ABD yönetiminin, İdlip senaryosu, Suriye’deki meşru Esad yönetimine ve onun müttefiklerine, ölümü göstermek, sonra sıtmaya razı olmalarını beklemek gayesi taşıyor. Trump’ın neo-con akıl hocaları, daha önce aynı Irak’ın kuzeyinde yapıldığı gibi, Suriye’nin kuzeyinde de kendilerine tabi bir “Kürt bölgesi” kurarak bölgenin geleceğiyle ilgili planlarını uygulamakta avantajlı bir konuma gelmeyi arzu ediyorlar.
Zamanlanması bakımından Rusya’daki Petersburg saldırısı ve İdlip saldırısı arasında bir bağlantı olduğunu düşünüyorum. Emperyalistler Rus kamuoyunu Rusya’nın Suriye’deki faaliyetleri aleyhine çevirmek istiyorlar. Bu amaçla, bir yandan Rusya’yı terörize edip; diğer yandan, meşru Esad yönetimini, ellerine kimyasal silah verdikleri cihatçı maşalarına işlettikleri cinayetlerin sorumlusu gibi göstererek, gayri-meşru ilan etmeye çalışıyorlar. Elbette bu yeni bir şey değil. ABD ve müttefikleri bunu ilk kez yapmıyorlar.
ABD ve müttefikleri, Halep’in kurtarılmasından, daha doğrusu, ellerinden gitmesinden sonra Suriye’nin doğusunda ve Irak’ta yoğunlaşmış IŞİD’le mücadele ediyormuş gibi davranırlarken, öbür yandan, cihatçı savaşçılarının özellikle İdlip’te toplanmasını teşvik eden bir planı uygulamaya koydular. Suriye de buna anlaşılır nedenlerle rıza gösterdi.

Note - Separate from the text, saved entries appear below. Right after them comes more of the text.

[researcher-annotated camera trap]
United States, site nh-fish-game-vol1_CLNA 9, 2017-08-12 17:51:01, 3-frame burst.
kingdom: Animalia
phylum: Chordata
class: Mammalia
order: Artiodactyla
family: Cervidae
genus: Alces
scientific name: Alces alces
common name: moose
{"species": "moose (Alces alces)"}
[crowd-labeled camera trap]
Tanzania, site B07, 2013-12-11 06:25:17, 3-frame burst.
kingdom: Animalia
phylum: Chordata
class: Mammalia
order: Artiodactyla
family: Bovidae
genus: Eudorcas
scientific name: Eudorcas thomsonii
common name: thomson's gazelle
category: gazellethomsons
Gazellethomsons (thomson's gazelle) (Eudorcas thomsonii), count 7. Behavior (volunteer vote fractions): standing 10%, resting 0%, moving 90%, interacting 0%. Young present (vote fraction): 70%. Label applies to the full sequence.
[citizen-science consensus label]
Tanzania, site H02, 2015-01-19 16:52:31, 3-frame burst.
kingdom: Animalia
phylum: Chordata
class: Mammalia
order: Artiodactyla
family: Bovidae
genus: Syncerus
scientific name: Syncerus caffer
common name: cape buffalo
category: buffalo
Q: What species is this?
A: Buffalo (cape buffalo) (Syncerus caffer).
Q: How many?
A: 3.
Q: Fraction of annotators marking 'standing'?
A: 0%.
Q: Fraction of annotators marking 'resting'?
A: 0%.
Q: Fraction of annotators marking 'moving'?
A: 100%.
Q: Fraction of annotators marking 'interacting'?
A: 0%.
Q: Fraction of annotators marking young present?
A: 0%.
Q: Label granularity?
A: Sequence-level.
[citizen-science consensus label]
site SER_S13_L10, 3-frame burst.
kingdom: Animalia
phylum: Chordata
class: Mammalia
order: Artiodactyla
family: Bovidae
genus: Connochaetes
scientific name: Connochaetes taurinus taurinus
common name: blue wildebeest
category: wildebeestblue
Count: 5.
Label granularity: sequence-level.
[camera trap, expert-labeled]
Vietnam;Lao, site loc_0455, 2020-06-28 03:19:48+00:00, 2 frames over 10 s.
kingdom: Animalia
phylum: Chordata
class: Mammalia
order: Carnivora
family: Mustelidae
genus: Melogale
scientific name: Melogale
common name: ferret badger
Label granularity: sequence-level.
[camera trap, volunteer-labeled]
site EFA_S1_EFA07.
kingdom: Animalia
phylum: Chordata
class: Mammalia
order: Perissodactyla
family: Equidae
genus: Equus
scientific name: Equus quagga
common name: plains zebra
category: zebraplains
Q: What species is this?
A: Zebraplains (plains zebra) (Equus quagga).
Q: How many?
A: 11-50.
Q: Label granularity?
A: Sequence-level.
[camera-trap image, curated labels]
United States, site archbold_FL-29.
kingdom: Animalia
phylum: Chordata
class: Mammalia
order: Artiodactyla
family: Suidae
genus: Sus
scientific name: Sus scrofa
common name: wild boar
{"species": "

Suriye yönetiminin İdlip’i emperyalistlere terk etmeyeceği açıktır. Suriye ordusunun oraya operasyon hazırlığı içinde olduğu da biliniyor. Rusya da zaman zaman oradaki bazı stratejik noktaları havadan bombalamaktadır.
İdlip’in de düşmesi, ABD ve müttefiklerinin Suriye’nin kuzeyindeki hesaplarını riske sokacaktır. Akdeniz’e çıkış yolu kapanacaktır. Üstelik kentte konumlanmış, sayılarının 50 binden fazla olduğu söylenen cihatçılardan hayatta kalanları muhtemelen en yakın yer olan Hatay’a doğru kaçmaya çalışacaklardır.
İdlip’teki tezgah, daha önce Guta’da bir benzerini gördüğümüz, üstelik bu kez gayet beceriksizce sahnelenmiş olan tipik bir ABD prodüksiyonu ( saldırı sonrası ABD dış bakanı vakit kaybetmeden bu işi Şam’ın yapmış olduğundan kuşkuları olmadığını ilan ediyor). ABD, biraz daha önce de, hatırlanacağı gibi, bu tür prodüksiyonlarda kullanmış olduğu aktörlerine Oskar ödülü verdirmişti. ABD emperyalizmi ve onun işbirlikçileri bu kadar arsız ve fütursuzdur.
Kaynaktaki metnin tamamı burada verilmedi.